On Saturday June 10, Eve Goldberg and GreenWood will share a house concert in Kitchener that is a benefit for Amnesty International. These performers are familiar to most of you I'm sure. Eve is a singer and songwriter in the traditional style, and has a repertoire of wonderfully singable songs. GreenWood (insert declaration of non-objectivity here) consists of Jack Cole, James Morgan and Jean Mills. Many instruments and well- blended voices are their trademark. Please contact me (578- 6298) for tickets.
Monday, July 10 GreenWood strikes again for a free, community, outdoor concert in Weber Park, just up the street from where the Old Chestnuts meet. As part of Millennium Mondays we will lead a 'community sing' featuring the best songs of the last 1000 years.
vSome Events in The Area (as space permits!)
Apr 22 Old Chestnuts Song Circle, Songs of Rebirth and Change. Arrive between 7:30 and 8 PM. 578.6298.
Apr 26 Grand River Dulcimer Club on CKWR radio!
Apr 29 Mill Race Spring Preview, James Gordon, Rathlin, Bobby Watt, Holmes Hook, MadriGALS. $10/$12, 621-7135
May 7 Tom Lewis with Geoff Lewis, Rose Cottage house concert, $10, 621-7135
May 12 Nonesuch, Button Factory in Waterloo, 886-4577. Second in a series which begins tonight (April 14) with Rathlin.
May 13 Aengus Finnan, Old Chestnuts House Concert, $10. Aengus is also on CKWR May 10. 578-6298.
May 19 Black Walnut Folk Club, Laurel Room, UW. $3. Open mic.
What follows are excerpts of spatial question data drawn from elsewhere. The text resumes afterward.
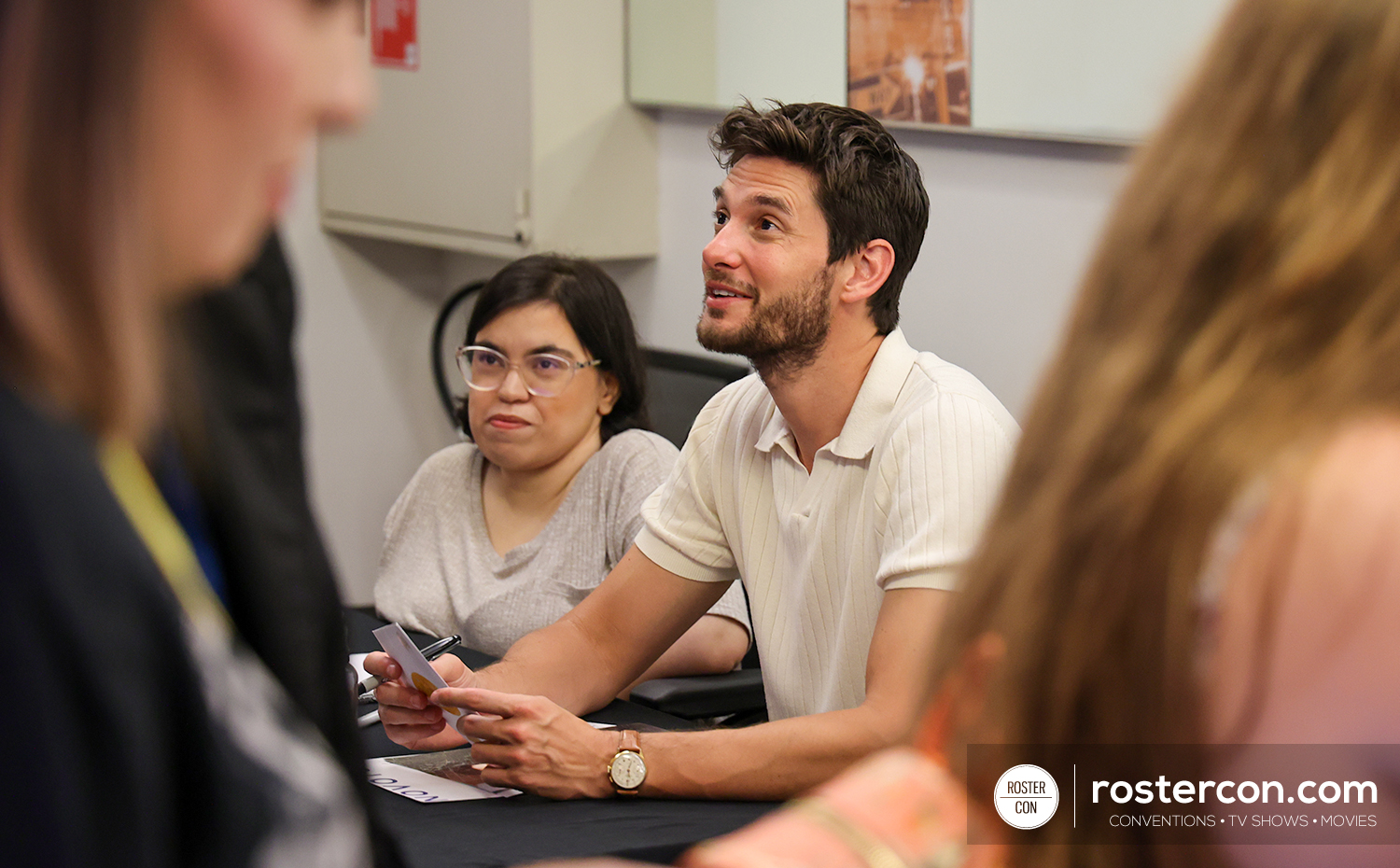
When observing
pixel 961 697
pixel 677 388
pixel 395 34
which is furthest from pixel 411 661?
pixel 395 34

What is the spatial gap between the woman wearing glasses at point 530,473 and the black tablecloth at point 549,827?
2.79 feet

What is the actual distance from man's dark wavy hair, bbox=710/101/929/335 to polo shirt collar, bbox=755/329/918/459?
70 mm

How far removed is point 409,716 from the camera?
1694mm

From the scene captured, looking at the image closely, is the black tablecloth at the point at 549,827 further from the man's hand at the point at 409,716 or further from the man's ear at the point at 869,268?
the man's ear at the point at 869,268

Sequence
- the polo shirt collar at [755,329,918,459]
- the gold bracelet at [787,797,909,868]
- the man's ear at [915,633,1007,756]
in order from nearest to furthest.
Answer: the gold bracelet at [787,797,909,868] → the man's ear at [915,633,1007,756] → the polo shirt collar at [755,329,918,459]

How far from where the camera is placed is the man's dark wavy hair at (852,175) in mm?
1991

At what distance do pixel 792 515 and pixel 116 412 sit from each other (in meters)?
1.50

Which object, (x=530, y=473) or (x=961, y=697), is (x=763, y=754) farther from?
(x=530, y=473)

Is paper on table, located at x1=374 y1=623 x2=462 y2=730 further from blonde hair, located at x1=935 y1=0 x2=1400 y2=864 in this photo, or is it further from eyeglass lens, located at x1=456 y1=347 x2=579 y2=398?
blonde hair, located at x1=935 y1=0 x2=1400 y2=864

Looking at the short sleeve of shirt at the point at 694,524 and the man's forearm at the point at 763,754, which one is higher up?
the short sleeve of shirt at the point at 694,524

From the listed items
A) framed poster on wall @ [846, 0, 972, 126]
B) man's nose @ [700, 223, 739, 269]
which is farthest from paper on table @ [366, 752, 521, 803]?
framed poster on wall @ [846, 0, 972, 126]

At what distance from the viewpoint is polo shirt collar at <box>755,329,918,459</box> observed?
5.99 ft

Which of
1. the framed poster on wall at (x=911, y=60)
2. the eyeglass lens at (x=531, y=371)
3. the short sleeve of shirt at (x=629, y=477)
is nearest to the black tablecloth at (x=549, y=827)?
the short sleeve of shirt at (x=629, y=477)

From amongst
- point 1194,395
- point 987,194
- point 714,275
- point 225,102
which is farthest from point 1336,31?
point 987,194
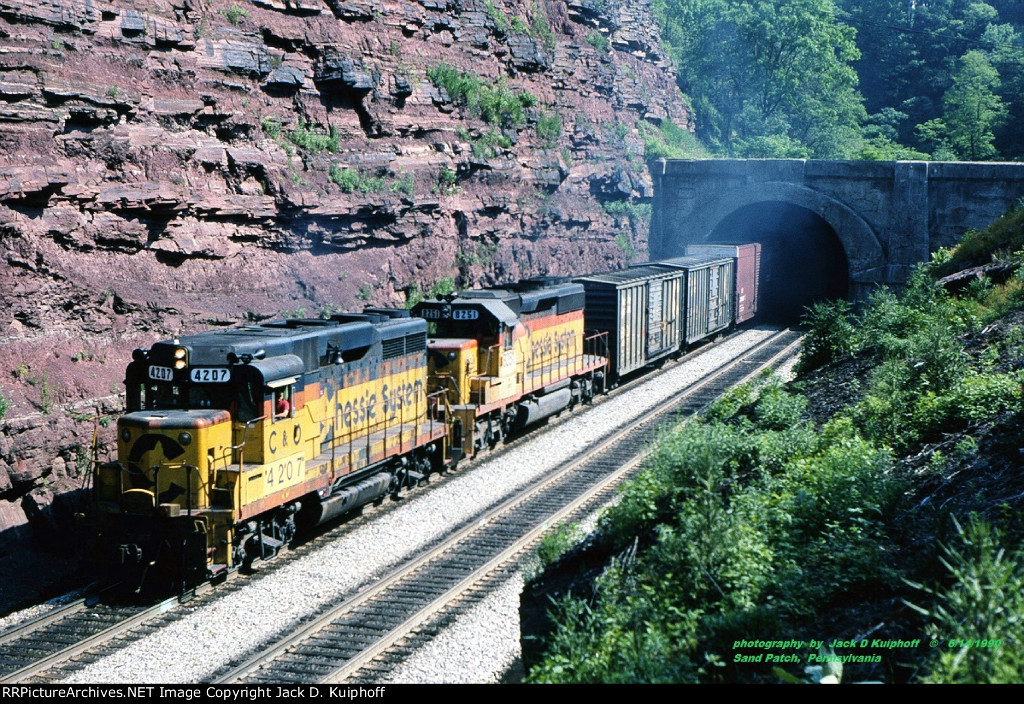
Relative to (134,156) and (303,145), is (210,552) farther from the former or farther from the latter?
(303,145)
With host. Third Friday of each month.
May 25 Andrew Kerth, The Boathouse Tearoom, Victoria Park, 570-3800
vAbout this newsletter..... It's emailed if I have your address. It's on the Web at http://www.mgl.ca/~jhcole and available at OCSC and BWFC get togethers. Also available by regular mail, but for that I request a few stamped envelopes or a contribution to postage. Call 578-6298 for more information. I hope you read and enjoyed the 2 remembrances of Ed McCurdy. For many of us this was before our time in folk music, and its important perspective I think. It was an interesting adventure finding the album cover shown above. My first visit to eBay, and an eye-opening experience. See you at Easter!!